Navigate to the Credentials tab, and ensure that Client Authenticator is set to “Client Id and Secret”. Copy the secret and paste it into the Client secret field on the KSSO Keycloak API Connector setup page.

Navigate to the Settings tab. Copy the Client ID and paste it into the Client ID field on the KSSO Keycloak API Connector setup page.

Client ID is case sensitive!

Configure user in Keycloak

Retrieving user credentials

Navigate to the Users page (found in the menu on the left-hand side). Click on a specific user ID, or click the Add user button to add a new user. When adding a user, the username must be unique. After creating the user, find it in the list of users and click on its ID to see user details.

Ensure that the user is enabled.
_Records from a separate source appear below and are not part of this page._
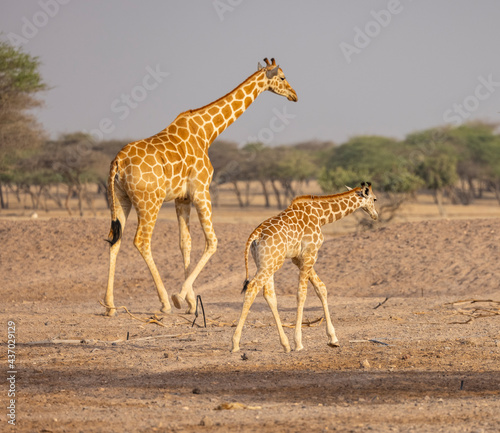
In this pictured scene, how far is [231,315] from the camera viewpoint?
1295 centimetres

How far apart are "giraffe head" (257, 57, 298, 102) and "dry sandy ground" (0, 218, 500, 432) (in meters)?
3.41

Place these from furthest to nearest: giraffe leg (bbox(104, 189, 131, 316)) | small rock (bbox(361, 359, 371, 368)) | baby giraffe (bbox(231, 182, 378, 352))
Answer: giraffe leg (bbox(104, 189, 131, 316))
baby giraffe (bbox(231, 182, 378, 352))
small rock (bbox(361, 359, 371, 368))

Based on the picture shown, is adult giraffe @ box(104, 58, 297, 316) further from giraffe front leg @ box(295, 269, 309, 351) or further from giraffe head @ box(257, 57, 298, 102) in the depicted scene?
giraffe front leg @ box(295, 269, 309, 351)

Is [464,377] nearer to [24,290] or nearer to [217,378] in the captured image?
[217,378]

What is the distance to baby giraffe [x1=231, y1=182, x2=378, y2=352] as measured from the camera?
28.8ft

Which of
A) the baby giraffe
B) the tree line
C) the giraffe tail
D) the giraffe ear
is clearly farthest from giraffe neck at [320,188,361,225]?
the tree line

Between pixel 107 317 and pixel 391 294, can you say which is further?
pixel 391 294

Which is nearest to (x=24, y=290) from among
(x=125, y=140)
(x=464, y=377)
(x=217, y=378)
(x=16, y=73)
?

Copy the username and paste it into the Username field on the Keycloak API Connector setup page.

Navigate to the Credentials tab and set a password. When resetting the password, ensure that Temporary is set to Off. Enter the password into the Password field on the Keycloak API Connector setup page.

Username and password are case sensitive!

Configuring user permissions

Appropriate user permissions must be configured to use the Keycloak API. Open the Role Mappings tab. In the Client Roles dropdown-menu, choose realm-management. Ensure that the user has the following roles listed in the Effective Roles list:

  • query-groups

  • query-users

  • view-users

All of the required roles will be effective if the view-users role is assigned.

Configure URI Scheme in Keycloak

The URI scheme consists of the host (including or excluding port), and the base path. For example:

http://localhost:8080/auth/

http://keycloak.example.com/auth/

Enter the URI into the Keycloak URI scheme field on the KSSO Keycloak API Connector setup page.

Complete the setup in Kantega SSO Enterprise

Check that everything looks good in KSSO Keycloak API Connector setup page and submit your setup

Add user directory

A user directory must be created to hold users and groups from Keycloak. Verify the configuration before adding the user directory. Check “Use nested groups” if you use nested groups in Keycloak.